With another Olympic Winter Games approaching, Machado, 81, is often asked to reflect on her experiences at the 1956 Games in Cortina d'Ampezzo, Italy. On a team with numerous skating stars -- including Tenley Albright and Carol Heiss -- Machado happily embraced the lack of pressure.

In 1956, the Olympic village didn't exist like it does today, so each country stayed at a hotel of their choosing. Although Machado was able to meet U.S. athletes from other sports, her only interactions with international athletes were the skaters she saw at the rink.

She vividly remembers the opening parade, which she described as something completely different from what most have grown accustomed to witnessing.

"Now they all come in dancing and taking pictures," Machado said. "We walked in like tin soldiers and didn't get out of line. Everybody was lined up by height. The girls were behind the boys. There were only a dozen or so girls because there was just the ski team and the figure skaters. I was behind somebody that was probably 6-7 and I'm 5-2, so you can't see me in the shots."

Machado grew up in Los Angeles and trained at the Polar Palace, a popular rink that burned down in the 1960s. Although she was not aware of it at the time, she is credited with being the first Hispanic athlete to represent the United States in the Winter Olympics. Machado was allowed to choose between having either her coach or her father accompany her to Cortina, and she chose her father.

"I didn't bother to take my coach because I knew I was never going to beat Tenley or Carol," she said. "I just went and had a good time. My father loved it."

In those days, the competition was outdoors. Machado had never even seen snow before the 1955 World Figure Skating Championships in Vienna, Austria, where it fell on her and on the ice during the ladies compulsory figures.
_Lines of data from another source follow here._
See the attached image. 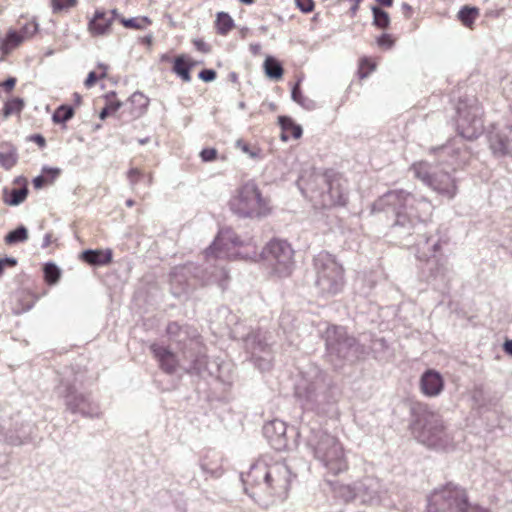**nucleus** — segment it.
I'll return each mask as SVG.
<instances>
[{
    "label": "nucleus",
    "mask_w": 512,
    "mask_h": 512,
    "mask_svg": "<svg viewBox=\"0 0 512 512\" xmlns=\"http://www.w3.org/2000/svg\"><path fill=\"white\" fill-rule=\"evenodd\" d=\"M374 211H391L395 220L391 233L405 239L413 235L415 228L427 221L433 211L432 203L423 196L405 190H390L373 204Z\"/></svg>",
    "instance_id": "obj_1"
},
{
    "label": "nucleus",
    "mask_w": 512,
    "mask_h": 512,
    "mask_svg": "<svg viewBox=\"0 0 512 512\" xmlns=\"http://www.w3.org/2000/svg\"><path fill=\"white\" fill-rule=\"evenodd\" d=\"M291 480L292 473L284 462L268 464L265 459L254 463L242 478L245 493L265 508L287 497Z\"/></svg>",
    "instance_id": "obj_2"
},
When Machado performed her Olympic free skate, the sun was shining and she basked in the moment. By the time Albright and Heiss -- who won the gold and silver medals -- skated, the clouds had moved in.

"It got much colder later in the day," recalled Machado, who finished eighth. "I think I was the third skater out. The sun was shining and I skated probably the best I ever skated."

After retiring from competition at the end of the 1956 season, Machado toured with Ice Capades for eight years, sharing the ice with fellow Olympian Ronnie Robertson and the legendary adagio team of Phil Romayne and Cathy Steele. Upon wrapping up her show commitments, she enjoyed performing with the Lido shows in both Las Vegas and Paris. 

"We practiced every single day because there was so much pressure to skate well," Machado said. "Everybody was at the top of their game."

In 1969, Machado began her coaching career and said she'd probably still be teaching aspiring skaters had it not been for the Culver City Ice Arena closing its doors in 2014. The commute to other Los Angeles-area rinks required driving on the freeway, which she didn't want to do.

Machado -- who has one son, three grandchildren and one great grandchild -- plans to watch the skating events in PyeongChang with longtime friend Robert Paul, who won pairs gold with partner Barbara Wagner at the 1960 Olympic Winter Games in Squaw Valley, California.

In order to avoid distraction, the two plan to skip any Olympic parties so they can focus solely on the action.